CHALLENGES:
A. Copy from the review of "Soul Men" the passage that begins with the words containing "In the meantime, the" and ends with "Raleigh Mosley II.".
B. Format the entries from the line containing "Given the items" through the final line of the entries as a JSON list of strings, one string per line, with blank lines omitted.

“Soul Men” closes out the Westcoast Black Theatre Troupe’s “change is gonna come” season with all the style and pizzazz we have come to expect from productions at the little theater that could. Indeed change has come to WBTT, which has just opened its beautiful new education and outreach space and has plans underway to add additional seating and restrooms to the theater space. This has been a tremendous season, and I look forward to what is in store for the fall.
In the meantime, the latest revue features a rather flimsy premise but, for the most part, delivers with hit after hit performed by the fabulous five “soul men.” When the show begins, a new performer named Breezy Weezy (Derrick Gobourne, Jr.) who has a Fresh Prince of Bel Air vibe in gold lame and chains makes his debut on the show of DJ Diamond (Ariel Blue). Diamond finds his arrogance off-putting and decides to school him in the history of soul music so he gains an appreciation for the creative musicians who preceded him. She summons the stellar cast, including fan-favorite Michael Mendez and newcomer Sheldon Rhoden as well as Leon Pitts II, Henry Washington and Raleigh Mosley II.

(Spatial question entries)

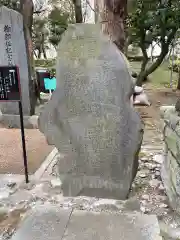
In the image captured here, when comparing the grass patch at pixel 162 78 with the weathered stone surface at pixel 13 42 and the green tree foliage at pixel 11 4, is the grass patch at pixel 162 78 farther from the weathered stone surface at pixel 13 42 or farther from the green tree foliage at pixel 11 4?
the weathered stone surface at pixel 13 42

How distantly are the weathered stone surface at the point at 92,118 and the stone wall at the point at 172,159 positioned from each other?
1.03 feet

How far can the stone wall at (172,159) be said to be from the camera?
2.62 metres

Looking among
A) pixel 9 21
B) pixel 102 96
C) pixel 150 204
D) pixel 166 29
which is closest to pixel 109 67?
pixel 102 96

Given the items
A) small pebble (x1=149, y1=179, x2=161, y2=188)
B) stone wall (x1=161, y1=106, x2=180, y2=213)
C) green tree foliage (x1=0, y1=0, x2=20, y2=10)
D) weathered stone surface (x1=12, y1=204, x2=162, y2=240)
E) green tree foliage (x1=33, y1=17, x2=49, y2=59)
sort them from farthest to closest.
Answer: green tree foliage (x1=33, y1=17, x2=49, y2=59) < green tree foliage (x1=0, y1=0, x2=20, y2=10) < small pebble (x1=149, y1=179, x2=161, y2=188) < stone wall (x1=161, y1=106, x2=180, y2=213) < weathered stone surface (x1=12, y1=204, x2=162, y2=240)

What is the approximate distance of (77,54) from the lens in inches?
107

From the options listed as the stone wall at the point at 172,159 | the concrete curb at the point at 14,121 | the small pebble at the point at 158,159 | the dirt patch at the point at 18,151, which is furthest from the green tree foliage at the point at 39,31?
the stone wall at the point at 172,159

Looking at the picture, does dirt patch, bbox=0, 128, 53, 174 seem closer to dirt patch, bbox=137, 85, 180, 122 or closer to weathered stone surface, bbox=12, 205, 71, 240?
weathered stone surface, bbox=12, 205, 71, 240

RESPONSES:
A.
In the meantime, the latest revue features a rather flimsy premise but, for the most part, delivers with hit after hit performed by the fabulous five “soul men.” When the show begins, a new performer named Breezy Weezy (Derrick Gobourne, Jr.) who has a Fresh Prince of Bel Air vibe in gold lame and chains makes his debut on the show of DJ Diamond (Ariel Blue). Diamond finds his arrogance off-putting and decides to school him in the history of soul music so he gains an appreciation for the creative musicians who preceded him. She summons the stellar cast, including fan-favorite Michael Mendez and newcomer Sheldon Rhoden as well as Leon Pitts II, Henry Washington and Raleigh Mosley II.

B.
[
  "Given the items",
  "A) small pebble (x1=149, y1=179, x2=161, y2=188)",
  "B) stone wall (x1=161, y1=106, x2=180, y2=213)",
  "C) green tree foliage (x1=0, y1=0, x2=20, y2=10)",
  "D) weathered stone surface (x1=12, y1=204, x2=162, y2=240)",
  "E) green tree foliage (x1=33, y1=17, x2=49, y2=59)",
  "sort them from farthest to closest.",
  "Answer: green tree foliage (x1=33, y1=17, x2=49, y2=59) < green tree foliage (x1=0, y1=0, x2=20, y2=10) < small pebble (x1=149, y1=179, x2=161, y2=188) < stone wall (x1=161, y1=106, x2=180, y2=213) < weathered stone surface (x1=12, y1=204, x2=162, y2=240)",
  "What is the approximate distance of (77,54) from the lens in inches?",
  "107",
  "From the options listed as the stone wall at the point at 172,159 | the concrete curb at the point at 14,121 | the small pebble at the point at 158,159 | the dirt patch at the point at 18,151, which is furthest from the green tree foliage at the point at 39,31?",
  "the stone wall at the point at 172,159",
  "Looking at the picture, does dirt patch, bbox=0, 128, 53, 174 seem closer to dirt patch, bbox=137, 85, 180, 122 or closer to weathered stone surface, bbox=12, 205, 71, 240?",
  "weathered stone surface, bbox=12, 205, 71, 240"
]